Storyjumpers Chapter Two

… a cat standing on a paddleboard. Yes, a cat standing, as large as life, on a paddleboard. Sam wasn’t sure with what he was more taken aback: the distinctive appearance of the cat or the very colourful (and presumably expensive) paddleboard. The sun was shining directly on the cat, illuminating its remarkable coat which sparkled like gold tinsel on a Christmas tree. Sam found himself mesmerised; but was also questioning whether he had actually woken up this morning. Or that this was, in fact, a dream. As he moved closer to the small gathering, the otherworldly, and remarkably dexterous, cat stared right at him. It was a large, muscular cat with large green eyes and the markings of a leopard. A leopard? What was a leopard doing in a canal in the (almost) middle of nowhere? Anyway, before he got carried away he realised the cat was too small to be a leopard and it did not look young enough to be a cub. It was more likely one of those Bengal or Savannah cats that had become increasingly popular with the middle class(es); especially university lecturers and professors. There were rumours at Sam’s university that teaching staff were being more positively evaluated by students whose pets would ‘appear’ during online synchronous, and asynchronous, sessions recorded at home. The prettier and more exotic the pet, the better the evaluation. Of course, the last academic to win ‘Best Lecturer’ at the Student-led Teaching Awards has a bearded dragon that the students called Harry. 

 

Sam had heard tales recalling the realities living with such cats. A colleague once lived with a particularly large one that not only terrorised the neighbourhood but also his own Rottweiler, Sukhi. The cat was his girlfriend’s and she would - and could - not live without said cat. Not long after she moved in, the neighbours would start begging Sam’s colleague to not let the cat out. Apparently, it was bullying just about every other pet on the estate. But, he confessed to Sam, he couldn’t leave it in the house. It would destroy everything. He told Sam that one day he came home from work to find curtains, dish towels, toilet paper, magazines, mail, plastic bags, sanitary towels and every pen that was in the house (including a fountain pen – with his initials on it no less - that he had misplaced years previous) all ripped, skewered and left-for-dead all over the house.
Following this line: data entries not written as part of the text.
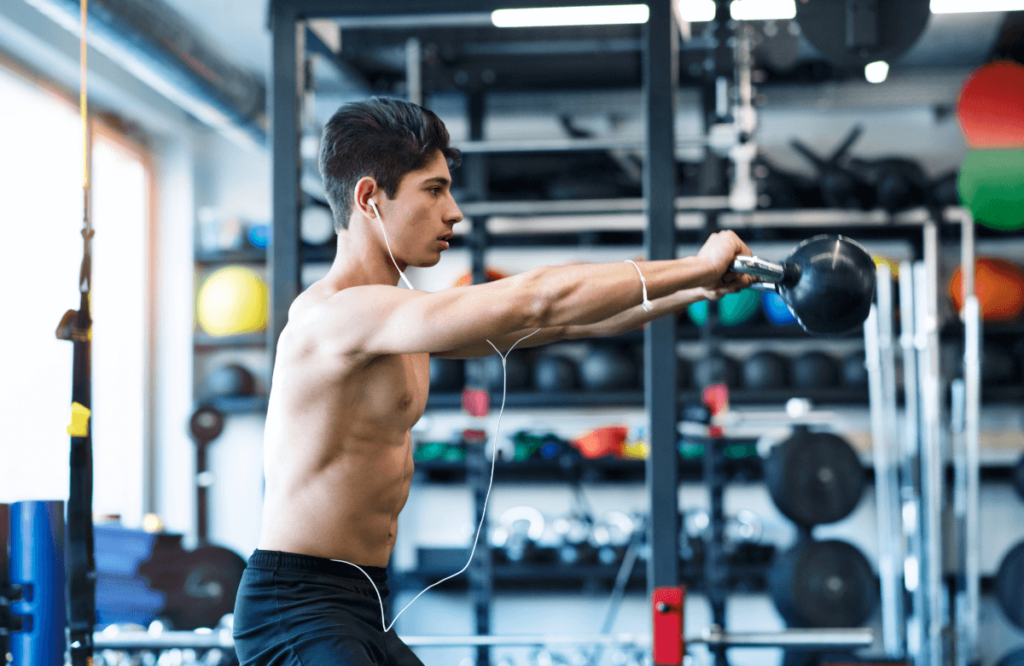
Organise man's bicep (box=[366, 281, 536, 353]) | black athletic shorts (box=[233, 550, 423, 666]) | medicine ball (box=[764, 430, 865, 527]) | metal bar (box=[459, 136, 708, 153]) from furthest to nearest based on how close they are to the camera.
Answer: medicine ball (box=[764, 430, 865, 527])
metal bar (box=[459, 136, 708, 153])
black athletic shorts (box=[233, 550, 423, 666])
man's bicep (box=[366, 281, 536, 353])

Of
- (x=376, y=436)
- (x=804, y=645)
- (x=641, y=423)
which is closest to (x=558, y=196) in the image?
(x=641, y=423)

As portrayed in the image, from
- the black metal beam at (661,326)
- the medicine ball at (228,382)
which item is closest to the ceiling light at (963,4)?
the black metal beam at (661,326)

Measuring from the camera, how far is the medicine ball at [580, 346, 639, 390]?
18.1ft

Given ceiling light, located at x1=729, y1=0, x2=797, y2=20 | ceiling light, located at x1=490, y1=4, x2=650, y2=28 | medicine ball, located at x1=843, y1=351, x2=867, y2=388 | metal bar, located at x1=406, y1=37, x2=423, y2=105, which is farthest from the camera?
medicine ball, located at x1=843, y1=351, x2=867, y2=388

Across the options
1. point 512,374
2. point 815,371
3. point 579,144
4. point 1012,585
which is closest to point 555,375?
point 512,374

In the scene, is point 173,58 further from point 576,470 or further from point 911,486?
point 911,486

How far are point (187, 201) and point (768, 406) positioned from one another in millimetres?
4244

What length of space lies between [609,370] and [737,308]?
0.88m

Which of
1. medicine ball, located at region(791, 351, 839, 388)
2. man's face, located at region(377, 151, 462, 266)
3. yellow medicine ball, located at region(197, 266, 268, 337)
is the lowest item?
medicine ball, located at region(791, 351, 839, 388)

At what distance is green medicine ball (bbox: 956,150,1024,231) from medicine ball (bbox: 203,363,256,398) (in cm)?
450

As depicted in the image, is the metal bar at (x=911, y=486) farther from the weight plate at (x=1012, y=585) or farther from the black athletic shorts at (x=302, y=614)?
the black athletic shorts at (x=302, y=614)

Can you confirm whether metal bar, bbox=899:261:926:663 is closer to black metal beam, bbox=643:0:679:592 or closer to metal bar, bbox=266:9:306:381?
black metal beam, bbox=643:0:679:592

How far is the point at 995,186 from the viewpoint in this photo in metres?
4.44

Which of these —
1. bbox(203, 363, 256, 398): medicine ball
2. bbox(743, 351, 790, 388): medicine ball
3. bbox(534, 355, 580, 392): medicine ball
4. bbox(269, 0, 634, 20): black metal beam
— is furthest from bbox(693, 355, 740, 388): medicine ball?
bbox(203, 363, 256, 398): medicine ball
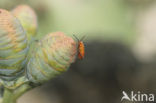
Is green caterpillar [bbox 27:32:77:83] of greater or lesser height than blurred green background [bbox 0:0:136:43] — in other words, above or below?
above

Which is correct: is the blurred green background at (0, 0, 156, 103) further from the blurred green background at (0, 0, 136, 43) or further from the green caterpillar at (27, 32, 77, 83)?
the green caterpillar at (27, 32, 77, 83)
He had looked almost traumatised re-telling that story, with his skin tone getting paler with each second of disclosure; with cold beads of sweat incrementally oozing from his forehead simultaneously. 

 

Then, he disclosed, he kept hearing this gut-wrenching fusion of both a low howl and a whimper. Sukhi was cowered, and shaking, in the bathtub. Every bottle of shampoo, conditioner, shaving cream, bath bomb, razor and shower gel had been gratuitously swiped into the bathtub. Poor Sukhi was buried underneath it all, flummoxed as to what she had done to receive such torture and humiliation. He sat his girlfriend down that night, pleading that this could not go on; that something had to be done. But, no man can separate une femme from her feline. Both moved out two weeks later. Sukhi actually had the audacity to whine for, and mourn, that cat for months afterwards. Stockholm Syndrome had set in at a remarkable velocity.

 

Both Sam and the paddle-boarding cat reached the bank of the canal at almost the same moment, with the cat swooshing past him into the fields. The dog and two of the three people, who had been standing at the bank, immediately chased after the cat; the two people arguing all the while about to whom he ‘belonged’. Sam smirked – this was a cat that belonged to no one but itself. Then, he looked at the third person, a middle-aged man dressed in leisure sportswear, who looked resigned and almost overcome by his own thoughts. 

 

But, obviously, curiosity got the better of Sam, and he asked the man, “So… what’s the story with the cat and the paddleboard?”

 

It took some seconds, but the man finally looked at him; non-verbally communicating a range of emotions - conflicting emotions - through his eyes. Just as he was about to answer, he could hear voices – not too far away – arguing with each other; and punctuated with the sounds of at least two dogs barking. Both Sam and the middle-aged man instinctively turned around to try and discern what was happening….

No comments:

Post a Comment

The Realities of UK Academia for Teaching-Dominant Staff

There's another round of UCU industrial action taking place throughout February and March this year. 18 days of strike action in total o...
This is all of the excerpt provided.